[BEGIN Task input]
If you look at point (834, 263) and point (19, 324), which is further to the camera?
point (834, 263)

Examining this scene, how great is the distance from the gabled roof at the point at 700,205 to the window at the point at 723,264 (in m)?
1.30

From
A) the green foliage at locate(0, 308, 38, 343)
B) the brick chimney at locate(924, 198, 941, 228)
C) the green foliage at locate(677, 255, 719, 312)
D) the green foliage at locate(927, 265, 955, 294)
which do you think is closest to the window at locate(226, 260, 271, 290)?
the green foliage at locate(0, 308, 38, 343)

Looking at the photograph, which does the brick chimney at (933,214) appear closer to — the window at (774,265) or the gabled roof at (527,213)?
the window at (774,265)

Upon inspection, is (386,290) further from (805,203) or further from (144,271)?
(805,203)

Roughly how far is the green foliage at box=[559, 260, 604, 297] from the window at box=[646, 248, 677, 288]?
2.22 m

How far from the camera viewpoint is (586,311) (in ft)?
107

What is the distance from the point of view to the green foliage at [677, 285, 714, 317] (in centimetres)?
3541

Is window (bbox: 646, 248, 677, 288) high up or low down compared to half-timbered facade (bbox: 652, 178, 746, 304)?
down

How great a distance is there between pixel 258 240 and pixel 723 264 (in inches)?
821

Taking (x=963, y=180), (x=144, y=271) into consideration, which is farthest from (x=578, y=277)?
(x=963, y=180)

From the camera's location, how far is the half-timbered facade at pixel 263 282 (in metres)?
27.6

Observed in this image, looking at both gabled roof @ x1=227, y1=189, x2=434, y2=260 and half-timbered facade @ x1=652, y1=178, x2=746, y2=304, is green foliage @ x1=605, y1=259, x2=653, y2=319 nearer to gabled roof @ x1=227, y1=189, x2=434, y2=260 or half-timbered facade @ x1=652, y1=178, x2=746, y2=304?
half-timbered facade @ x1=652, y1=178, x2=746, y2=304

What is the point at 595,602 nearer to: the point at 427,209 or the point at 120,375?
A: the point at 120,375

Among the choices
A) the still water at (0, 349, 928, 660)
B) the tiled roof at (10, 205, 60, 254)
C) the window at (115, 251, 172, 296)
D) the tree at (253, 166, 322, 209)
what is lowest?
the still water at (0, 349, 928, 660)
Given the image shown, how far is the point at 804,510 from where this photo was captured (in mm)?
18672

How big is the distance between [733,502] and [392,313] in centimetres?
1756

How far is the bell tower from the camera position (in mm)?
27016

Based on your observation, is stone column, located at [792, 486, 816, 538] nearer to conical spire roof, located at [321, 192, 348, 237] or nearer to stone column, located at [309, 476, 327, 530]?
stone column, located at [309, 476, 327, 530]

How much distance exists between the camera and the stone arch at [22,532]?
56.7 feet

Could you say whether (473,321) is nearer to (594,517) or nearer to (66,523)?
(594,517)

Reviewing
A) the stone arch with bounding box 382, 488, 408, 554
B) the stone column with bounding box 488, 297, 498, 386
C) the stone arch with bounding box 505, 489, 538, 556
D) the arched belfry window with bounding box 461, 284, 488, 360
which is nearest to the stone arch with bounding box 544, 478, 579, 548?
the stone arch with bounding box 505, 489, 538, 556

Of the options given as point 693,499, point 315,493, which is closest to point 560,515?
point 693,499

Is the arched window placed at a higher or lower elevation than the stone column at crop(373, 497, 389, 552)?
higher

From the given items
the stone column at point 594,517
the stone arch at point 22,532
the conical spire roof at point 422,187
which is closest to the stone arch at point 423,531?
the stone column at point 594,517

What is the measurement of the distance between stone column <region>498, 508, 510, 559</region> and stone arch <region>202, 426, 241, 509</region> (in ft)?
[END Task input]
[BEGIN Task input]
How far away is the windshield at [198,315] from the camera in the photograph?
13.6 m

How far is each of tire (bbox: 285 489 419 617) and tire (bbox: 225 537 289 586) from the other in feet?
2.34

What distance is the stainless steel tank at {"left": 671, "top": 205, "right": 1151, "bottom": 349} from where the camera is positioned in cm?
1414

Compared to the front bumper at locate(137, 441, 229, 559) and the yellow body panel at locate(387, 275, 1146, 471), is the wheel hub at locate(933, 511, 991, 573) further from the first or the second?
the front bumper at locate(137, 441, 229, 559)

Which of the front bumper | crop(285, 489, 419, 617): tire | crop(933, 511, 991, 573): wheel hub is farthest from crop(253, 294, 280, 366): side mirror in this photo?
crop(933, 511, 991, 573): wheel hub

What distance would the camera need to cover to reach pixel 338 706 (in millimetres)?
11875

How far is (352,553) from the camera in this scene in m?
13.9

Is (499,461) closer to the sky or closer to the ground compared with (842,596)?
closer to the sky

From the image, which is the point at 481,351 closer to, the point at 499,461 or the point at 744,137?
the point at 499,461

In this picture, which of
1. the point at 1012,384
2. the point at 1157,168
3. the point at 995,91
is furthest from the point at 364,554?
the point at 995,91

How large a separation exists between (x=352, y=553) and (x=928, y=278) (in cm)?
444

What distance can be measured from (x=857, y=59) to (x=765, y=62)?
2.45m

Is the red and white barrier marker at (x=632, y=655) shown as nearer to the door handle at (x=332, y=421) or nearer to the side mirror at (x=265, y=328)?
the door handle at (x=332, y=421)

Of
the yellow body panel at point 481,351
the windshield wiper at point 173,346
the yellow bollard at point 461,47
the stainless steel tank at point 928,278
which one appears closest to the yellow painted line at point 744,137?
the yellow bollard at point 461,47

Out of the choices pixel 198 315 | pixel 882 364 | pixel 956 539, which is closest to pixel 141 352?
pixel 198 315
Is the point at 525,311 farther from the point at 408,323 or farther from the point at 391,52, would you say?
[END Task input]
Task description: Swap "farther" for "further" in the lines from the one containing "Out of the choices" to the one containing "Is the point at 525,311", and give those lines again with nothing else changed.

Solved problem:
Out of the choices pixel 198 315 | pixel 882 364 | pixel 956 539, which is closest to pixel 141 352?
pixel 198 315
Is the point at 525,311 further from the point at 408,323 or further from the point at 391,52, would you say?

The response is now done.